Directions for this task:
Recast the lines of the material below as a JSON list of strings, one string per line, leaving out blank lines and the pictures.
--- --- ---
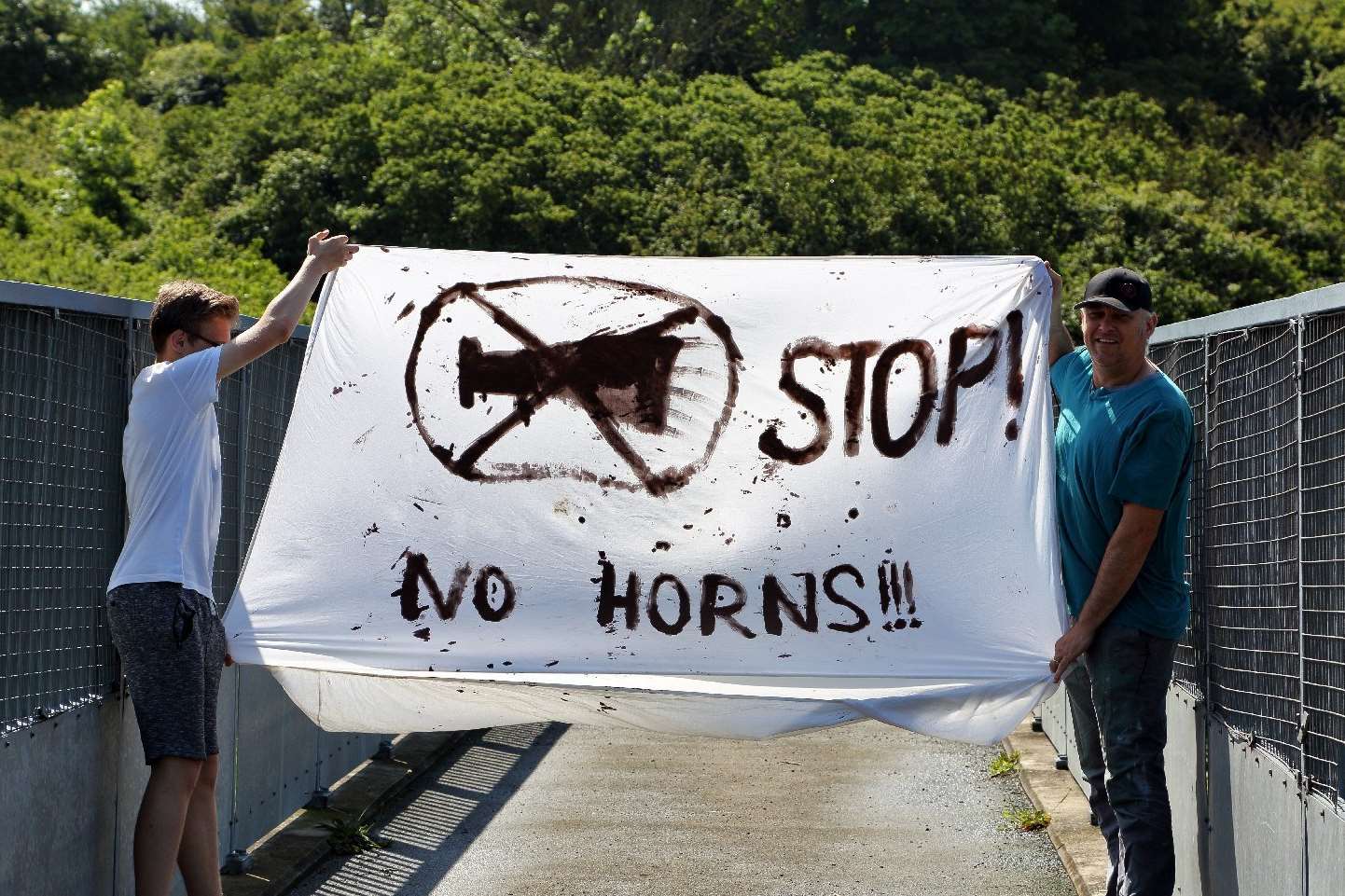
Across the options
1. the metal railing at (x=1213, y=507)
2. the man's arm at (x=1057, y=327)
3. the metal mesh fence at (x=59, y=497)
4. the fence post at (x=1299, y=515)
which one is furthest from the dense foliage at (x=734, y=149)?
the fence post at (x=1299, y=515)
--- --- ---
Final result:
[
  "Across the options",
  "1. the metal railing at (x=1213, y=507)",
  "2. the man's arm at (x=1057, y=327)",
  "3. the metal mesh fence at (x=59, y=497)",
  "4. the fence post at (x=1299, y=515)",
  "which one is furthest from the dense foliage at (x=734, y=149)?",
  "the fence post at (x=1299, y=515)"
]